A proposed $2.4 billion sale of Aquarion Water Company to the nonprofit Aquarion Water Authority (AWA) has ignited fierce debate across Connecticut. Supporters of the sale, including the South Central Connecticut Regional Water Authority (RWA), tout long-term benefits and local control. The AWA would essentially merge Aquarion and the RWA into a single nonprofit utility.
Opponents of the sale warn the sale could lead to higher water bills and less state oversight. Former Aquarion CEO Charles Firlotte represents 25 towns in the Fairfield County area opposing the sale to the Aquarion Water Authority.
“Post sale, rates are going to rise,” Firlotte said “because this organization is not efficient.”
Both sides expect rising rates
Both sides agree that water rates are going up. The questions are ‘how much?’ and ‘for what reason?’
Firlotte pointed to statements from the RWA that suggest rates could increase by 65% over the next decade. He blamed the RWA’s operational inefficiencies and Aquarion’s purchase price.
"There's a walloping $2.4 to $2.6 billion that's going to be put on the backs of Aquarion customers," Firlotte said.
RWA Chief Financial Officer Rochelle Kowalski acknowledged that 65% is the projected rate increase, but said that has nothing to do with Aquarion’s acquisition price.
“Rates will not go up due to the acquisition itself. Rates will go up regardless of ownership due to required infrastructure investment,” Kowalski said. She said the rate increases will largely go towards planned capital investments in systems and facilities totaling about $2 billion over that 10 year span.
Efficiency claims and savings debate
Firlotte also questioned RWA’s claim that the sale would save $350 million over 10 years, citing the RWA’s current rates as evidence against efficiency.
"If they're so efficient, why are their rates 30% higher today?" he asked. "I have no idea what their assumptions are into that $350 million savings they're projecting."
Kowalski said the savings estimate came from a third-party M&A advisor using the previously authorized weighted average cost of capital. She added that the analysis was formally submitted to state regulators.

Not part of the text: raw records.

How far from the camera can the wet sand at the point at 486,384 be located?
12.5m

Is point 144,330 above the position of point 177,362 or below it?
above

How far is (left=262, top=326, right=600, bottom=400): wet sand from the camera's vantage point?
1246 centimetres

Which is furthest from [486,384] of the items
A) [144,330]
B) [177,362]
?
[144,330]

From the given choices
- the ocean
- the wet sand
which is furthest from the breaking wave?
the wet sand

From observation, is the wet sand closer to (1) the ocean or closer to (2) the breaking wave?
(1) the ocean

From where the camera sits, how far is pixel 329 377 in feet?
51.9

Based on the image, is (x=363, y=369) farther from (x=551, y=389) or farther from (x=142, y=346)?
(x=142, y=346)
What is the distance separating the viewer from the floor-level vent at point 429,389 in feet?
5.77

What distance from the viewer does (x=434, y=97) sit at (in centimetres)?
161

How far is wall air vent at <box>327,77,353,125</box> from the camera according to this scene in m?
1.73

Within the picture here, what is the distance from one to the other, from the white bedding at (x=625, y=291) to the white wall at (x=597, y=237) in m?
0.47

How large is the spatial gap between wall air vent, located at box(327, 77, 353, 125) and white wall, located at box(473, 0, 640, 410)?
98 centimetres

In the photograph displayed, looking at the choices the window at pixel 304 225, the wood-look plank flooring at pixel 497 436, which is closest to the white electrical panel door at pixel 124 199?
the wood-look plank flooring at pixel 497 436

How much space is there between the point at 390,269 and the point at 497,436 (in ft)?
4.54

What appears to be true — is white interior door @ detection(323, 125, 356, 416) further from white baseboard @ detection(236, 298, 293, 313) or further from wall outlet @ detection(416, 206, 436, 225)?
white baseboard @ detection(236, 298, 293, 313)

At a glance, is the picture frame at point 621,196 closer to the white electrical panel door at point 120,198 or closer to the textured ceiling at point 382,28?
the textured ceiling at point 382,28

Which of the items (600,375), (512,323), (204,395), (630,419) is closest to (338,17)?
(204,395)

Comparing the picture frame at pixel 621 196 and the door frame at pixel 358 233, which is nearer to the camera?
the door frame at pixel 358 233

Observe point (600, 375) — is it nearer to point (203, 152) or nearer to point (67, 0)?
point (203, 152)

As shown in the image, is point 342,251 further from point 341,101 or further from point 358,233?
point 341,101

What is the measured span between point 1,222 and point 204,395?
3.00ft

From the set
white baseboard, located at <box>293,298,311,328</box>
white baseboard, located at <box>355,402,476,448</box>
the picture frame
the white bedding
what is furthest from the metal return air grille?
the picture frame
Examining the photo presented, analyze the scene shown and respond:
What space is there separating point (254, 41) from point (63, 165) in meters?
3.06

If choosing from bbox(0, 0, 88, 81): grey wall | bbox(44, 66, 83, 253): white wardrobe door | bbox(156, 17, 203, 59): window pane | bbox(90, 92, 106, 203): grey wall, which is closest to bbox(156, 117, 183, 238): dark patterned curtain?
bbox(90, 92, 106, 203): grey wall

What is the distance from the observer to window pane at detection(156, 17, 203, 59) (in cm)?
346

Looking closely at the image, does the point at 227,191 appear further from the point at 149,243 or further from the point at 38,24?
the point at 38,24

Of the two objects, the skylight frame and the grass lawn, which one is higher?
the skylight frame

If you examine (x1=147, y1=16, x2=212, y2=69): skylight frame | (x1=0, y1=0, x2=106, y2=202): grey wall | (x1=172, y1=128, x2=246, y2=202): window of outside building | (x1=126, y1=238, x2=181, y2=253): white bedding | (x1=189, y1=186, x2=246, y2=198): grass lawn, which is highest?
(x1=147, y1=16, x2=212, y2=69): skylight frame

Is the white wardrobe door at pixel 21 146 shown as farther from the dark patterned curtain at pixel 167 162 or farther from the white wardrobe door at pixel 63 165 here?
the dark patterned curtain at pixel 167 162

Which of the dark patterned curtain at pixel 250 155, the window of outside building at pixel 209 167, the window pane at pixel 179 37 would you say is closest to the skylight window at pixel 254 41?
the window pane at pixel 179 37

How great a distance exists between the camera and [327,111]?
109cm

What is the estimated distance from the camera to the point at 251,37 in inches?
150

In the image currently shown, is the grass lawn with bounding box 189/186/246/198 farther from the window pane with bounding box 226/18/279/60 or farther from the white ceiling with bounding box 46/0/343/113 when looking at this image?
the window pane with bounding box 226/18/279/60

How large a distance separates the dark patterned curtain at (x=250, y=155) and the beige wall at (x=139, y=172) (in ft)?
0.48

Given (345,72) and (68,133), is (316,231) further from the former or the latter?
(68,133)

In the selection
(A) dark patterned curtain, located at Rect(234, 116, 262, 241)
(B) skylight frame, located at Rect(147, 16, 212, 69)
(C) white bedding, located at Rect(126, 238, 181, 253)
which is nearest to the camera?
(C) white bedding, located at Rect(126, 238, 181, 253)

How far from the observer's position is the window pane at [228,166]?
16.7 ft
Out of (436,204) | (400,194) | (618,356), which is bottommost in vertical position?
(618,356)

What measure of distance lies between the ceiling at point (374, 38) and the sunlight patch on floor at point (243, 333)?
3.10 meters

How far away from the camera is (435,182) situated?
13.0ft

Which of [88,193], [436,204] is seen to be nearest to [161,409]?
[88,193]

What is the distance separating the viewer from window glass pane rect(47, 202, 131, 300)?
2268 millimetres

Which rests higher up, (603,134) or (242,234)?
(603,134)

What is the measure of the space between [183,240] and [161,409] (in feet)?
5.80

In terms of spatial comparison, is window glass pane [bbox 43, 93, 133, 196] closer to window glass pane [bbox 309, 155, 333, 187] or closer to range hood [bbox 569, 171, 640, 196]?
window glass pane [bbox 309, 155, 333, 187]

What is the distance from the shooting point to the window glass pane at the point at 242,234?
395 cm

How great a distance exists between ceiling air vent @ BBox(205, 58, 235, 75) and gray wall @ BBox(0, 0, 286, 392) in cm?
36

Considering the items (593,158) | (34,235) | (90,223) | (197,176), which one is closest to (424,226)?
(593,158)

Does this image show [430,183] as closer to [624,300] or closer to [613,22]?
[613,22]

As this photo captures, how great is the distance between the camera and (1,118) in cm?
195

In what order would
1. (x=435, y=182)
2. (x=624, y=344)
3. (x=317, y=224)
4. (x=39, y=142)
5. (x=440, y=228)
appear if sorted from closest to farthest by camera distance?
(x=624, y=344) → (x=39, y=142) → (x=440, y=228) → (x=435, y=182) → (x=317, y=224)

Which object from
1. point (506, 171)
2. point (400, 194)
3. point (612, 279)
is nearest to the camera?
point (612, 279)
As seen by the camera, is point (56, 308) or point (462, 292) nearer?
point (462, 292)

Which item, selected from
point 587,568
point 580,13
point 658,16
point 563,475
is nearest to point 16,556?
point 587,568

“It wasn’t wild assumptions,” she said. “We’ve responded to an interrogatory in that regard.”
Ownership and local control
On the question of ownership, Kowalski said local control would bring long-term stability and accountability.
“Aquarion has been sold either three or four times in approximately the last 20 to 25 years,” she said. “This provides for long-term stability.”
But Firlotte said the deal was set in motion without public input, pushed through via legislation crafted in a special session.
“It was not illegal,” Firlotte said, “but it’s unfair and it’s inappropriate.”
He also criticized the sale’s origins, linking it to financial losses at Aquarion’s parent company, Eversource Energy. A note, Gregory B. Butler, who is an executive with Eversource Energy, is a member of Connecticut Public's Board of Trustees.
“Eversource is selling Aquarion because they got into a bad business investment in offshore wind... Aquarion is a sacrificial lamb.”
Rate structure concerns
While critics like Firlotte point to RWA’s higher rates as a red flag, Kowalski said there are no plans to blend rate structures between customers currently served by Aquarion or RWA.
“Multiple reasons cause rates to vary by utility,” she said, including differences in population density, commercial versus residential customer mix, and infrastructure design.
In explaining Aquarion’s lower water rates, she noted Aquarion’s size allows it to spread fixed costs across more customers, which lowers the per-user cost.
Regulatory oversight
Firlotte expressed concern that state regulators at the Public Utilities Regulatory Authority would lose dominion over Aquarion the moment the deal is approved.
“The day PURA approves the deal is the day they no longer have any jurisdiction whatsoever over Aquarion,” he said.
What’s next
Kowalski said the process is still moving through regulatory review in Connecticut, as well as in Massachusetts and New Hampshire. If approved, she expects the sale to close by the end of the year.
“This provides for local ownership, stable infrastructure investment, and long-term benefits for customers,” she said.